Anywhere had been a stupid answer.
Anywhere could mean a parking lot, a bridge, the closed diner, or some random street where people went when they had no plan and too much pride to admit it.
Right now, anywhere meant away from the house.
Away from her mother.
Away from Steve.
Away from Zac knowing too much.
Briarwick passed outside the window in wet streetlights and closed storefronts. The old pharmacy. The church sign with missing letters. The laundromat with one broken machine taped off near the door. All of it looked normal if someone did not know what happened behind the windows.
Zac stayed quiet.
That made Roxie uncomfortable.
At school, Zac Prescott was never quiet. He laughed in hallways, shouted across parking lots, teased people without thinking. He moved through Briarwick High like the place had been built around him.
Now he just drove.
Roxie hated how careful he was being.
"You can stop acting like I’m dying," she said.

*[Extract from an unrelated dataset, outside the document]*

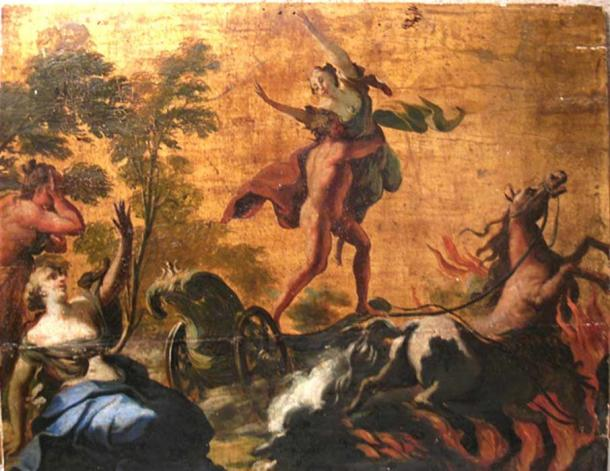Oil painting of Hades abducting Persephone. Oil on wood with gilt background. 18th century.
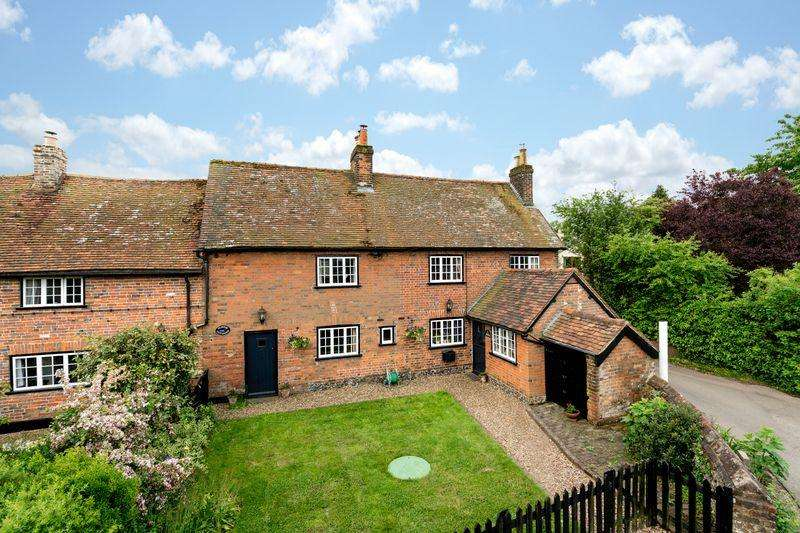 3 Bedrooms Unique Property for sale in Bradden Lane, Gaddesden Row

His eyes flicked to her, then back to the road. "I’m not."
"You are."
"I’m driving."
"You’re driving like there’s a funeral procession."
He breathed out through his nose. "I’m trying not to say the wrong thing."
"That’s new."
"Yeah. Last time went badly."
She almost smiled.
Almost.
The car pulled into a gas station at the edge of town.
Roxie straightened. "Why are we stopping?"
"Food."
"I didn’t ask for food."
"You said anywhere. This is somewhere."
"That logic is terrible."
He parked near the convenience store. "Stay here."
Her eyes narrowed. "Do not start giving me orders."
Zac paused with his hand on the door handle. "Please stay here."
That was worse.
He got out before she could decide whether to argue.
Roxie watched him walk into the store. The fluorescent lights made everything inside look too bright, including him.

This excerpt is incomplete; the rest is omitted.